(WORK TO BE COMPLETED) Filter on the word "tubercle": copy each matching line from the listing below.

******

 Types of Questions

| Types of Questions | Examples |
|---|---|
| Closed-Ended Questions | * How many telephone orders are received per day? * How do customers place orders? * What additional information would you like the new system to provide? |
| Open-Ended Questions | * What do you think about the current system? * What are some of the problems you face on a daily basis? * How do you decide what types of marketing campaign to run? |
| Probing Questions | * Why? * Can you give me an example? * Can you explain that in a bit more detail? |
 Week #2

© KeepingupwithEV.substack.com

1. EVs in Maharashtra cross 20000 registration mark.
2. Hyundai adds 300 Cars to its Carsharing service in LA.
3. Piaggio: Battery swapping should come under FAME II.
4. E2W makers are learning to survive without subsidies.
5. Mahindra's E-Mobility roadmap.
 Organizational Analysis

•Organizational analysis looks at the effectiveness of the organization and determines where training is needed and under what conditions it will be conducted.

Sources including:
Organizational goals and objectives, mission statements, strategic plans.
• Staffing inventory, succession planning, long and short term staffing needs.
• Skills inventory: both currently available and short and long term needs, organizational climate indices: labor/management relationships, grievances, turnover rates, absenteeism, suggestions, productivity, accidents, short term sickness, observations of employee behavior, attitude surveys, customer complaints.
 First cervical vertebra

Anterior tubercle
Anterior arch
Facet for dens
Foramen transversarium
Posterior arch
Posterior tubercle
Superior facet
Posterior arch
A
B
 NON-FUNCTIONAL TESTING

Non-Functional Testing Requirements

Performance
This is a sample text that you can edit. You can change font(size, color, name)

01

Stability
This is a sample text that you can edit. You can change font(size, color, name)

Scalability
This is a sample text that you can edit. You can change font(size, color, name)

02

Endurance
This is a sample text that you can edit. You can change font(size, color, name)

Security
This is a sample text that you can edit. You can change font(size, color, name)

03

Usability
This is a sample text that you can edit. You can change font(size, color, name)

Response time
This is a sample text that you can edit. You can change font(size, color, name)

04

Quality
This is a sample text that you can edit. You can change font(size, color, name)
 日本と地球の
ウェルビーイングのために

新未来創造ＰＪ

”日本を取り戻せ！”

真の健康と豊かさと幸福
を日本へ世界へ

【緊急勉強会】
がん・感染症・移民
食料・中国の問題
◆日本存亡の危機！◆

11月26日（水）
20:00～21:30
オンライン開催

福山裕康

******

(RESULT OF THE EXERCISE)
Anterior tubercle
Posterior tubercle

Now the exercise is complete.